Accords négociés dans le cadre de procédures pénales: le besoin de normes minimales pour les systèmes de renonciation au procès

Auteur(s) : Assemblée parlementaire

Origine - Discussion par l’Assemblée le 12 octobre 2018 (36e séance) (voir Doc. 14618, rapport de la commission des questions juridiques et des droits de l'homme, rapporteur: M. Boriss Cilevičs). Texte adopté par l’Assemblée le 12 octobre 2018 (36e séance).Voir également la Recommandation 2142 (2018).

1. L’Assemblée parlementaire rappelle l’obligation faite aux États membres de garantir des procès équitables en matière pénale. Les garanties prévues par la Convention européenne des droits de l’homme (STE no 5, «la Convention»), en particulier dans son article 6 (Droit à un procès équitable), sont conçues pour protéger les innocents et pour promouvoir l’égalité des armes entre le ministère public et la défense, dans l’intérêt d’une justice effective.
2. Elle observe que, dans de nombreux États membres du Conseil de l’Europe et dans les États qui jouissent d’un statut d’observateur ou autre auprès du Conseil de l’Europe ou de l’Assemblée, la tenue d’un procès ordinaire au pénal a progressivement été remplacée par différentes formes de mécanismes de renonciation au procès (également appelés transaction pénale, reconnaissance de culpabilité, procédure abrégée ou procédure sommaire). Dans un certain nombre de pays, une minorité de condamnations pénales seulement sont encore prononcées à l’issue d’un procès ordinaire.

◆ Entrées de l'exercice ◆
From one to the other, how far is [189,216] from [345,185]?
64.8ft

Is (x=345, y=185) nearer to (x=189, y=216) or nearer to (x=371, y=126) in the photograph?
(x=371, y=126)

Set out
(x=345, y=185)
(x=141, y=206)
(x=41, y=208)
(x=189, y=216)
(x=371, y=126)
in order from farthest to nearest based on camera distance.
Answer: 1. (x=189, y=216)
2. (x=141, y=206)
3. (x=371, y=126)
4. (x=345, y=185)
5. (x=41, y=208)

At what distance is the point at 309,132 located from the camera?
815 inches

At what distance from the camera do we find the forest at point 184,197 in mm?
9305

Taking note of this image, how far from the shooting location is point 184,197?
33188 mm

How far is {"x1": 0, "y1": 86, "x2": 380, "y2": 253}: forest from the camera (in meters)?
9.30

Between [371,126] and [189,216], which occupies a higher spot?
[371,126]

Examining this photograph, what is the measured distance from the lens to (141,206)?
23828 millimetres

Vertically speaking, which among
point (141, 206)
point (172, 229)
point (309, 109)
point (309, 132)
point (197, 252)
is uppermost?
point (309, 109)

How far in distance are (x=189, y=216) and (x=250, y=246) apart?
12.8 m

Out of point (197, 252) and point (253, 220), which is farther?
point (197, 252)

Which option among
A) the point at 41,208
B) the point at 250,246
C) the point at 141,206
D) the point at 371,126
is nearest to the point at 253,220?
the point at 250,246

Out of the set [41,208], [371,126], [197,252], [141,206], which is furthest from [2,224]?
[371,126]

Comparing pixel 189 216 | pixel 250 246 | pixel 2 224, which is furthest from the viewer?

◆ Consignes ◆
a. Recopiez à l'identique le passage de l'extrait sur les accords négociés en matière pénale qui commence par les mots contenant « 2. Elle observe » et se termine par « d’un procès ordinaire. ».
b. Dans les entrées, reprenez le passage allant de la ligne qui contient « Out of the set » jusqu'à la fin des entrées en remplaçant « furthest » par « farthest ». Ne modifiez rien d'autre.

◆ Réponses finales ◆
a.
2. Elle observe que, dans de nombreux États membres du Conseil de l’Europe et dans les États qui jouissent d’un statut d’observateur ou autre auprès du Conseil de l’Europe ou de l’Assemblée, la tenue d’un procès ordinaire au pénal a progressivement été remplacée par différentes formes de mécanismes de renonciation au procès (également appelés transaction pénale, reconnaissance de culpabilité, procédure abrégée ou procédure sommaire). Dans un certain nombre de pays, une minorité de condamnations pénales seulement sont encore prononcées à l’issue d’un procès ordinaire.

b.
Out of the set [41,208], [371,126], [197,252], [141,206], which is farthest from [2,224]?
[371,126]

Comparing pixel 189 216 | pixel 250 246 | pixel 2 224, which is farthest from the viewer?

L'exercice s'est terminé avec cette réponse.